Intervista ad alcuni esponenti della comunità somala in Italia
“La comunità somala è sconvolta. Il presidente del Consiglio Giuseppe Conte avrebbe dovuto spiegare la storia agli italiani. Quella non è la nostra Somalia“.
Giovanna Graziano, presidente dell’Associazione Comunità ItaloSomala 1920-1960 aps commenta il caso di Silvia Romano così: «E’ facile associare l’abito che indossava Silvia al suo rientro in Italia con il terrorismo ma quelli non sono i nostri abiti. La Somalia è un Paese in guerra e quello non è Islam. Io sono cattolica, mia madre musulmana ma in casa mia esisteva il rispetto per tutte le religioni. Non è scritto in nessun testo sacro di uccidere in nome di Dio. E’ l’uso che ne facciamo delle religioni il vero problema. Manca l’istruzione, la conoscenza e il dialogo».
«Prima dello scoppio della guerra civile del 91, si potevano notare vari stili architettonici in armonia. La capitale era un piccolo centro cosmopolita. Molti non sanno che oltre ai Somali con varie etnie differenti, ci vivevano eritrei, yemeniti, etiopi, italiani, pakistani, egiziani, americani e altri abitanti provenienti da altre nazioni – sottolinea e continua – Mogadiscio oggi, si presenta devastata da 29 anni di guerra civile, dopo che con vari tentativi più o meno opinabili è stato cercato di mediare per la pace, prima dagli americani poi dagli italiani. Successivamente anche attraverso l’Etiopia e le truppe Africane Onu».
Riccardo Marvona, sales manager presso l’ azienda italiana Leonardo S.p.A. attiva nei settori della difesa, dell’aerospazio e della sicurezza dice: «Ho lavorato in diversi Paesi e sono ritornato in Somalia dopo 40 anni perché la compagnia ha voluto il ripristino di 8 aeroporti. L’obiettivo era quello di far tornare questa nazione quello che era in passato. Mia mamma è somala e questo era un riconoscimento nei confronti della mia madre terra, quindi delle miei origini. Volevo dare il mio supporto»
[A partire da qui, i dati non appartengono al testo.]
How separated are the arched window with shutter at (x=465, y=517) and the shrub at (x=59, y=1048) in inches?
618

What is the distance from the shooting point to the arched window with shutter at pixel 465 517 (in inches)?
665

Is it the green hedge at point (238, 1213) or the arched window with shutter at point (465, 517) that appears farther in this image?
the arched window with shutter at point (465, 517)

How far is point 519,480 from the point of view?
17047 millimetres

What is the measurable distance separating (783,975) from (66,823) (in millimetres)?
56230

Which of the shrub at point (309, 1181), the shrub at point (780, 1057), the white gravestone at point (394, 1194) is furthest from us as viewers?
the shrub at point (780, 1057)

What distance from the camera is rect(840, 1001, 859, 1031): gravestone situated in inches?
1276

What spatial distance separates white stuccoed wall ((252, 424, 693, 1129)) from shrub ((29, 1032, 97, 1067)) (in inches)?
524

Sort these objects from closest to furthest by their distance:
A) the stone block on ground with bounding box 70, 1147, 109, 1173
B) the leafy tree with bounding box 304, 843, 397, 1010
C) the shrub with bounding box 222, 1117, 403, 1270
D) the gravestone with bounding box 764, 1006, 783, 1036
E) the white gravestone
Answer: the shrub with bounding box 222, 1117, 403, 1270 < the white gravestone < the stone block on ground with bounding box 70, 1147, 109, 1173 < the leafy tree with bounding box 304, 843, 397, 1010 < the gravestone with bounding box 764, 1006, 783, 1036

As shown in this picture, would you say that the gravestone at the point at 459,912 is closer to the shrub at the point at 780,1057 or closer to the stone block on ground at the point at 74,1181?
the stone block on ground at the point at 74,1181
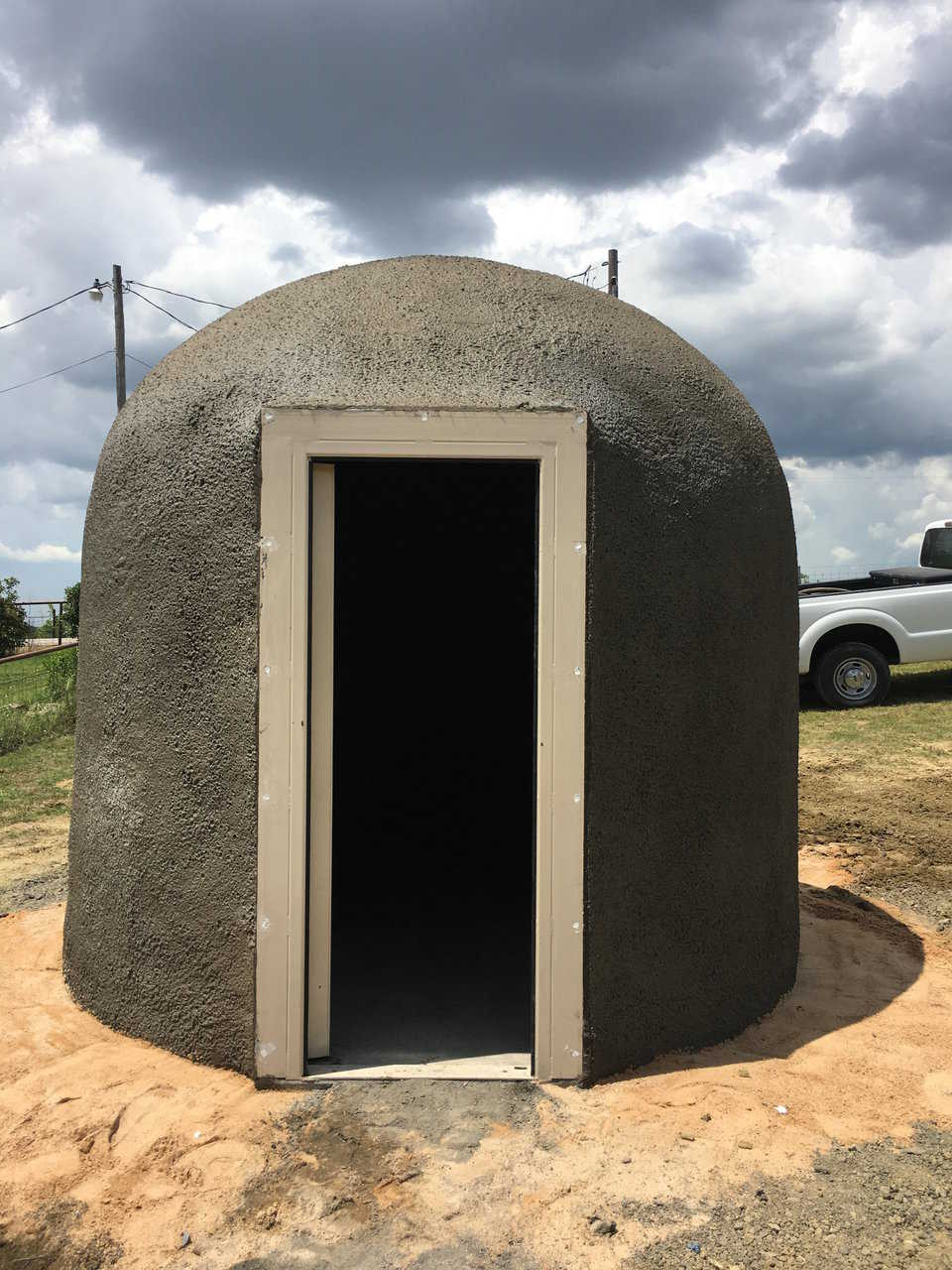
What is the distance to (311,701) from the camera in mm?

«Purtroppo, però, questo Paese ci ha perso. Noi italo-somali avremmo potuto rappresentare il post-colonialismo e il futuro della Somalia. Avevo più o meno 20 anni quando sono stato costretto a lasciare la mia terra. Dopo il colpo di Stato, infatti, sono venuto in Italia. Molti non ricordano il passato coloniale. La Somalia è un ex colonia italiana e chi conosce la storia, sa benissimo che quella non è la terra come la ricordo io quando ero piccolo».
«Lo Stato dovrebbe essere laico», dice Amin Nour, socio fondatore dell’associazione NIBI: Neri Italiani-Black Italians. Nato in Somalia, a Mogadiscio, durante la guerra civile ha assistito al genocidio di quasi tutta la sua famiglia. Nel 1991, all’età di 4 anni, è riuscito ad arrivare in Italia. «Molti somali conoscono bene la realtà dei gruppi terroristici che ancora oggi stanno distruggendo la Somalia. Molte madri hanno cercato di salvare i propri figli portandoli in Europa»
«Questi gruppi terroristici sono finanziati da tanti Stati interessati a destabilizzare la popolazione e molti si aggrappano alla religione per sopravvivere. Io sono agnostico ma nelle condizioni in cui si è trovata Silvia sarei diventato musulmano immediatamente»
«E’ vergognoso il modo in cui hanno gestito il suo rientro in Italia– e conclude – E’ stata salvata dai terroristi per ritrovarsi in pericolo a casa sua».